▸ DATA LINES:
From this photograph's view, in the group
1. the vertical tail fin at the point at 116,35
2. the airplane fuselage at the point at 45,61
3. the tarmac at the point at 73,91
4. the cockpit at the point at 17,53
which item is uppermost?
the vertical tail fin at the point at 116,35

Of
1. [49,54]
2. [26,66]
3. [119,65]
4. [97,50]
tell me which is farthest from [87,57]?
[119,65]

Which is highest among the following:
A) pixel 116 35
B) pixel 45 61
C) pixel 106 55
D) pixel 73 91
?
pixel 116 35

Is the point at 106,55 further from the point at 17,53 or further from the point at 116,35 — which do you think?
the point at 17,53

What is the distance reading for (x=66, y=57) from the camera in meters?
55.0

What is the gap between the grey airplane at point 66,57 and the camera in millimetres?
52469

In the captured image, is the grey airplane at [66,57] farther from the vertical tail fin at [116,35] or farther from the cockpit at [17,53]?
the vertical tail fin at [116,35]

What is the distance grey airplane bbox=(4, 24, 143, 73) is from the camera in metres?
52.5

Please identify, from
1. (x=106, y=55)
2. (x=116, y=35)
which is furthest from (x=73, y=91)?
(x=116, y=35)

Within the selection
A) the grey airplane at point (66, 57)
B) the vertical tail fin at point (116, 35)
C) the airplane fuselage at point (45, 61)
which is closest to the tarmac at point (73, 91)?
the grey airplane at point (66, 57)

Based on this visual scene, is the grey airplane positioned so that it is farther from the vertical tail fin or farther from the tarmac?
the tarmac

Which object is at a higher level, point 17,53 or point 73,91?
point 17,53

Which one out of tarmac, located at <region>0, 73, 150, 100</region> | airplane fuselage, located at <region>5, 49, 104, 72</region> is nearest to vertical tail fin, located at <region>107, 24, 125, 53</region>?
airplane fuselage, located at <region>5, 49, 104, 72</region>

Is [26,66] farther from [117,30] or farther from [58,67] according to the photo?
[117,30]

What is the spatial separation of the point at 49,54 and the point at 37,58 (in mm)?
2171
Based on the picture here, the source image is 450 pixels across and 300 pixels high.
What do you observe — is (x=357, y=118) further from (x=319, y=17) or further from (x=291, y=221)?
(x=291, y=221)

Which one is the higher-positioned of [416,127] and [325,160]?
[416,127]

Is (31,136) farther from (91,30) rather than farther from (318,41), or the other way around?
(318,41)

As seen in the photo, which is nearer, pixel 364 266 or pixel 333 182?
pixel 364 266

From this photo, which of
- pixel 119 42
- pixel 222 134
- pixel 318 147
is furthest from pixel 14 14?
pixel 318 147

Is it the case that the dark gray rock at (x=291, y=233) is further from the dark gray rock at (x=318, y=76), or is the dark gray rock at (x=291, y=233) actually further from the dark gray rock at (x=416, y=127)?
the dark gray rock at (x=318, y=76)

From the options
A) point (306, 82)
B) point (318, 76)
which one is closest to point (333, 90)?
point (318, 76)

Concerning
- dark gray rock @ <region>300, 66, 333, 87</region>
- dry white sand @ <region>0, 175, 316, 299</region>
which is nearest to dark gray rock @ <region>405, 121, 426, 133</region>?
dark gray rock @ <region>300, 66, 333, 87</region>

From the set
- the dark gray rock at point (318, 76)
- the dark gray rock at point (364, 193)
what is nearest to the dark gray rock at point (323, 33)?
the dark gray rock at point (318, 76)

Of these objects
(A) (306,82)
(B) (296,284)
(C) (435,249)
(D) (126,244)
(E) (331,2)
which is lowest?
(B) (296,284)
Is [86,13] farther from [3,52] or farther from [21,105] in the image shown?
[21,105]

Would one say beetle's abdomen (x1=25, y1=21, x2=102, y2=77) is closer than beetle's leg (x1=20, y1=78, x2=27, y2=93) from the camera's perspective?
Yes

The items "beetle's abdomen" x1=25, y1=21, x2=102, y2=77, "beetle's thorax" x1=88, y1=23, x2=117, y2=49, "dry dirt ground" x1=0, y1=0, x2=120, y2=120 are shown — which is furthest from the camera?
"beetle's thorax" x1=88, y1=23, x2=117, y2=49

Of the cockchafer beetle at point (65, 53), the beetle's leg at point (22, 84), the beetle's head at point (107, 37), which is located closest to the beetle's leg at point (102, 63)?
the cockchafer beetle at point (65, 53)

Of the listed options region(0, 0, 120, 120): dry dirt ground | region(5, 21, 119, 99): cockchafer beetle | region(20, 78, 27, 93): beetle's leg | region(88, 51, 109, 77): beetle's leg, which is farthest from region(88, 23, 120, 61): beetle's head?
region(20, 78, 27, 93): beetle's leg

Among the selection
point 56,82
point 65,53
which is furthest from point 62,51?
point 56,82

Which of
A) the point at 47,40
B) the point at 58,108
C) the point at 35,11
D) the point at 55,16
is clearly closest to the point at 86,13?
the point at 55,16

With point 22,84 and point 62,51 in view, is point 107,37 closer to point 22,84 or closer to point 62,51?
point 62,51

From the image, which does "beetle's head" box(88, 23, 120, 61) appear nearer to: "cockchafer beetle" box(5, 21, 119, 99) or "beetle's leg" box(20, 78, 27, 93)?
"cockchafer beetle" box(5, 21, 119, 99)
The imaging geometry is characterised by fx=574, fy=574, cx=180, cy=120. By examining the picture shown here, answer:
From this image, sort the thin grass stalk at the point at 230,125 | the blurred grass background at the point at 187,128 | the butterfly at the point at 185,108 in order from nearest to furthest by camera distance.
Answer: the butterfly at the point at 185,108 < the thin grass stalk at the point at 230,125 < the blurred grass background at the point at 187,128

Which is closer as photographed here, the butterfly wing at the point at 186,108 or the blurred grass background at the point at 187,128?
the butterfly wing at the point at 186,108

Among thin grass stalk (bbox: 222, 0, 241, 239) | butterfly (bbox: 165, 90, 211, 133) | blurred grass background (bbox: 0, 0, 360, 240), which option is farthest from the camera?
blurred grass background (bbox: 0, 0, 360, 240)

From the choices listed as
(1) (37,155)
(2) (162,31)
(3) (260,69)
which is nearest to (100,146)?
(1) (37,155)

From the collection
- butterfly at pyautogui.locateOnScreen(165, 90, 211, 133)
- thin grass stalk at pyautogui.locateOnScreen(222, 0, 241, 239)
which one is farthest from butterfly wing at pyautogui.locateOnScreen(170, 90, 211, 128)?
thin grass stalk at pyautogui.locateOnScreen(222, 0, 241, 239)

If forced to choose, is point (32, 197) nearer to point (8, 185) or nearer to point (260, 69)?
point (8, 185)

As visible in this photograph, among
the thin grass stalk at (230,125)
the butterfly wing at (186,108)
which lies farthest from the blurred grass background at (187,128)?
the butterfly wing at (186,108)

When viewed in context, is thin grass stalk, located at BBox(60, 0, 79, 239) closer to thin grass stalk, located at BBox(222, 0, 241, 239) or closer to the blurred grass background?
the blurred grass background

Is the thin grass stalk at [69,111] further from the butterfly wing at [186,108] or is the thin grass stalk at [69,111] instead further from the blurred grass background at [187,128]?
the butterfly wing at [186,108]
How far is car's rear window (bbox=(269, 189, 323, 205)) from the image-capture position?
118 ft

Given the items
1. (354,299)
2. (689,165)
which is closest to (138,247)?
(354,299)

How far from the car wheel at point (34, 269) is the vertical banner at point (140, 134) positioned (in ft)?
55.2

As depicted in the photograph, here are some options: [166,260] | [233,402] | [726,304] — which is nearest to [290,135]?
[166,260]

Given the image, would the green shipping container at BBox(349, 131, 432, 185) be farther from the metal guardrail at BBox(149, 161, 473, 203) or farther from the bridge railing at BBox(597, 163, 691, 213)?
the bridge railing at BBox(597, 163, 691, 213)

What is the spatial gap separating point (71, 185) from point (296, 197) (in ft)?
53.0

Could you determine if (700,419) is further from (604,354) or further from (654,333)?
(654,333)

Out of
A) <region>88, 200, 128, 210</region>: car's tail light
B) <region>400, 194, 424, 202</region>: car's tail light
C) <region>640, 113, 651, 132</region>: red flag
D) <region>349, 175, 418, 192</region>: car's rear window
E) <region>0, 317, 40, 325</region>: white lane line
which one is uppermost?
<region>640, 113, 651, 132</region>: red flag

▸ PROBLEM REQUIREMENTS: Can you set out the lines from the one containing "Given the image, would" through the final line above as a Markdown table, skipping blank lines, with a "Row" column numbering them and a "Line" column holding each one?

▸ FINISHED TASK:
| Row | Line |
|---|---|
| 1 | Given the image, would the green shipping container at BBox(349, 131, 432, 185) be farther from the metal guardrail at BBox(149, 161, 473, 203) or farther from the bridge railing at BBox(597, 163, 691, 213)? |
| 2 | the bridge railing at BBox(597, 163, 691, 213) |
| 3 | What is the spatial gap separating point (71, 185) from point (296, 197) (in ft)? |
| 4 | 53.0 |
| 5 | Could you determine if (700,419) is further from (604,354) or further from (654,333)? |
| 6 | (654,333) |
| 7 | Out of |
| 8 | A) <region>88, 200, 128, 210</region>: car's tail light |
| 9 | B) <region>400, 194, 424, 202</region>: car's tail light |
| 10 | C) <region>640, 113, 651, 132</region>: red flag |
| 11 | D) <region>349, 175, 418, 192</region>: car's rear window |
| 12 | E) <region>0, 317, 40, 325</region>: white lane line |
| 13 | which one is uppermost? |
| 14 | <region>640, 113, 651, 132</region>: red flag |